Luis Buñuel only ended up in Mexico because in the fifties outspoken communists like him weren't especially welcome in Hollywood, and got an even frostier reception in his native Spain, which was at the time a fascist dictatorship. The films he made in those years were mostly lightweight low-budget potboilers he didn't much care about himself, until the studio rewarded him by finally letting him make the movie he really wanted to, the truly extraordinary "Los Olvidados". Though he did manage to make one other genuinely interesting Mexican film - this one.
Although cheaper and cruder than his future Oscar-winner "The Discreet Charm of the Bourgeoisie", this film is an almost perfect mirror image of it, the difference being that in the later film a group of smug upper-class hypocrites are constantly frustrated in their attempts to have dinner together, whereas in this one, like the guests at the Mad Hatter's tea party, after the meal they're unable to leave. Why? No reason is ever given. And by the way, although supernatural forces are obviously at work, no Angel of Death ever puts in an appearance. Buñuel chose the title not because it's the slightest bit relevant, but because he couldn't think of a good one until a friend suggested "The Exterminating Angel" on the grounds that he'd go and see any film called that.

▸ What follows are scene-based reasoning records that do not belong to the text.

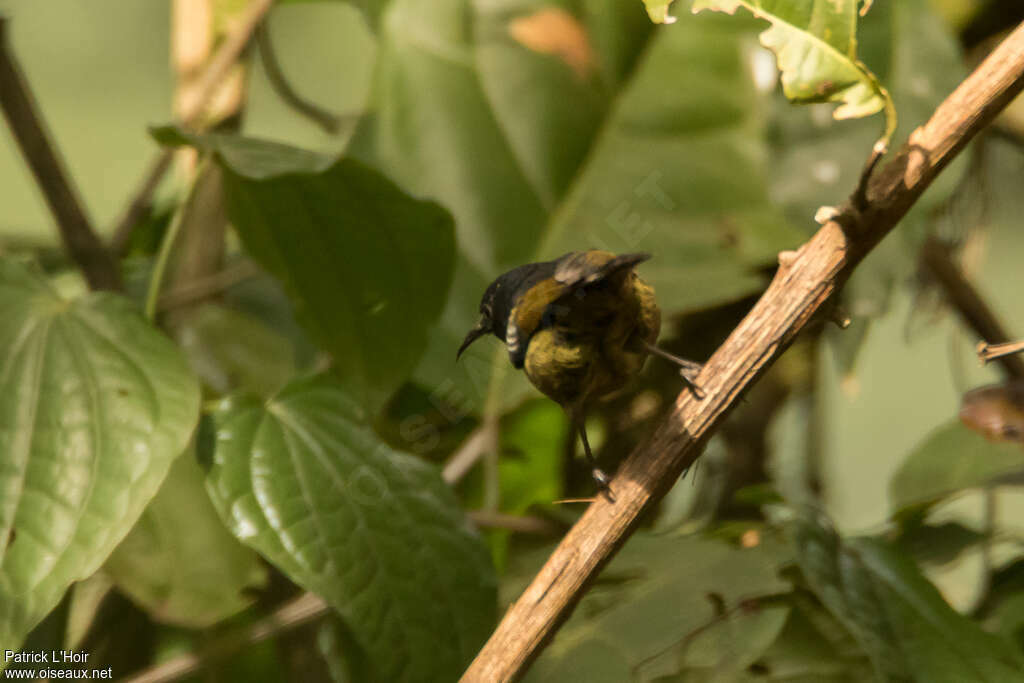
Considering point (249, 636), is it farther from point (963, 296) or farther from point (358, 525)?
point (963, 296)

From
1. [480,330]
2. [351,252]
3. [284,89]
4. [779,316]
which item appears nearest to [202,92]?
[284,89]

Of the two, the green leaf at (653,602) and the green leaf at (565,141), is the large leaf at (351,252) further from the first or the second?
the green leaf at (653,602)

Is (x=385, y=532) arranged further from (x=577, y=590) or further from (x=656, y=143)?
(x=656, y=143)

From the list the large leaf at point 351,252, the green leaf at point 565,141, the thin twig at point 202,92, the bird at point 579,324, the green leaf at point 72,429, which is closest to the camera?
the bird at point 579,324

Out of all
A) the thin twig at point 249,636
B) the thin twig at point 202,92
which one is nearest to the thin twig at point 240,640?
the thin twig at point 249,636

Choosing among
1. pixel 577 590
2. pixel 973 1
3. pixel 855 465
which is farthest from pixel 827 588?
pixel 855 465

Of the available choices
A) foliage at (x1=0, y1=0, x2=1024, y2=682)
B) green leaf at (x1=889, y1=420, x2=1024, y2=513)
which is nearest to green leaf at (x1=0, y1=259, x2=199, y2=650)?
foliage at (x1=0, y1=0, x2=1024, y2=682)

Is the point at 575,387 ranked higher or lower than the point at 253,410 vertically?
higher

If you know the plot of "The Lord of the Flies" you'll have a pretty good idea how things will develop once these pampered snobs find themselves inexplicably unable to escape from a room with limited resources of food and an ever-worsening hygiene situation, not exactly helped by the Mexican climate and that inconvenient corpse in the closet. These supposed paragons of civilisation are soon reduced to primitive savagery, viciously squabbling over the dwindling supplies and in their desperation resorting to witchcraft, and when that doesn't work, turning on each other like a trapped animal gnawing its own leg off.

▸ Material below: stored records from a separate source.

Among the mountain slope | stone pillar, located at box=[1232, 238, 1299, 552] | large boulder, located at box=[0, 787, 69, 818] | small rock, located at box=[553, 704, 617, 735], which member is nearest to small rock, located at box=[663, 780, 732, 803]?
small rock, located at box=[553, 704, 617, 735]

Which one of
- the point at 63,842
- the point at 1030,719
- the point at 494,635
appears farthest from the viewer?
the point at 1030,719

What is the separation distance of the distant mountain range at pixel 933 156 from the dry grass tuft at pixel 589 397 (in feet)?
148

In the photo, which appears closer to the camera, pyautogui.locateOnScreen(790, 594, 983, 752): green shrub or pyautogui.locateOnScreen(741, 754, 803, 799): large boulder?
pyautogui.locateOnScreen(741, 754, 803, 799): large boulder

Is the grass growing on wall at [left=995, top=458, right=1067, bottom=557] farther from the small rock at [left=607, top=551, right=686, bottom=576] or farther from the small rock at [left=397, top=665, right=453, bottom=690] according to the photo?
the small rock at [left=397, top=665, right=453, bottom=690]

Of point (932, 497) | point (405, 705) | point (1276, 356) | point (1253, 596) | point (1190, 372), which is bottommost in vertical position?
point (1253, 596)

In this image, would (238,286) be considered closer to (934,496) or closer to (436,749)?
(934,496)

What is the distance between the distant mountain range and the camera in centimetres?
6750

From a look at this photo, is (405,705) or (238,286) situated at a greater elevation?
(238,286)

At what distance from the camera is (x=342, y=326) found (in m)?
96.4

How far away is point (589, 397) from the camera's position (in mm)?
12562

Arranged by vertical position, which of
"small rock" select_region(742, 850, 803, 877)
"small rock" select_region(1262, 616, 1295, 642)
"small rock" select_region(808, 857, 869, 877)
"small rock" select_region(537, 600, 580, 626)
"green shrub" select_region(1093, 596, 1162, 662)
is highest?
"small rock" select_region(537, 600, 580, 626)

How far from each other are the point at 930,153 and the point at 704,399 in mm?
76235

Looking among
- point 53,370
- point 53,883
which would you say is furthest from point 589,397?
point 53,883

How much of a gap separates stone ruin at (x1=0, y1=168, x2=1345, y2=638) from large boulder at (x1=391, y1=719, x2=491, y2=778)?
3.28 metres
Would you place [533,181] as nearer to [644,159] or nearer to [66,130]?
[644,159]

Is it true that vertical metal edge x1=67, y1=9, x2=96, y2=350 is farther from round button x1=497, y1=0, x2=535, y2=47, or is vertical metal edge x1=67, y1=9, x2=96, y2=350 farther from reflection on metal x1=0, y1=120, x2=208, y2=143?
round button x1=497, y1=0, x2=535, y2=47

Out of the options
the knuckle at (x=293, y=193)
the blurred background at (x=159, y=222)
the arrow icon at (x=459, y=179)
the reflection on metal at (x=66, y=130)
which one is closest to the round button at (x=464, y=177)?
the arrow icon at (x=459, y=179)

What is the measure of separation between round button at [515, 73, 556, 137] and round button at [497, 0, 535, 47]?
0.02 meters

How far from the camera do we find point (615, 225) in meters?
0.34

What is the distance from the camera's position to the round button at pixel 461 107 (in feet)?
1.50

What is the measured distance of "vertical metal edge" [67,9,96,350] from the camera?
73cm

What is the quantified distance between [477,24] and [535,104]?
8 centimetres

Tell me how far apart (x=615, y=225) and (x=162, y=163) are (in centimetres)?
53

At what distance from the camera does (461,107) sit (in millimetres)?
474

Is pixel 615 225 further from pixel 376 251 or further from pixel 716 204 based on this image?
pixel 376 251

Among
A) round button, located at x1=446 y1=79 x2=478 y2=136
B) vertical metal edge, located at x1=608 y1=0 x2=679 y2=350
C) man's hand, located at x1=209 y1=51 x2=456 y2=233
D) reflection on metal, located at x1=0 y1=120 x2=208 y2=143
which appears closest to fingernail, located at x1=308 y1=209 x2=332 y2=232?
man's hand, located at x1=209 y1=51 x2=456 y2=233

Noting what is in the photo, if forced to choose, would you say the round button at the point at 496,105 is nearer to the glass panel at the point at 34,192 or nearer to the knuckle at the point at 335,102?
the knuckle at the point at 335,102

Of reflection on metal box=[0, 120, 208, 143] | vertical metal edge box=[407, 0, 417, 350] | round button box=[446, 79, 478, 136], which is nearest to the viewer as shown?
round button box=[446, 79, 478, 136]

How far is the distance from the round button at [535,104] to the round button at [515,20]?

As an allegory about hypocrisy of people who consider themselves to be better than others because they have more money than most and can afford to dress elegantly and go to the opera while their servants do the actual work, it's overly simplistic, but as a weird movie it's one of the all-time classics. Buñuel's Surrealist background is much in evidence in the scenes of drug-induced delirium, crawling severed hands, and other weird details, such as the bear which just happens to be wandering around the house. And as a borderline horror movie, it brilliantly gets around its low budget by having its "monster" manifest itself not through costly special effects, but simply as an inexplicable compulsion not to step over a line on the floor. Jean-Paul Sartre's famous play "Huis Clos" has an almost identical premise of three people who can't stand each other trapped in a room they can never leave, but they're already dead and in Hell, so nothing's going to change. The protagonists in this movie, not all of whom are bad people even if they're grotesquely over-privileged, are in a much nastier predicament, because they're still alive so the worst has yet to happen. But if they can't figure something out, it soon will.
Although it's such a bizarre film, its target audience was the ordinary Mexican public, not the kind of people who only watch arthouse movies, so unlike many "weird" films it's neither pretentious nor incomprehensible, despite the total lack of explanation for what happens, which helps to make it a true classic of strange cinema. It's a pity the soundtrack is slightly defective, but when it comes to older films this rental company doesn't care which version they rent out, even if it's literally unwatchable, so I suppose we should all be thankful that the quality of this particular DVD is fairly poor rather than absolutely atrocious.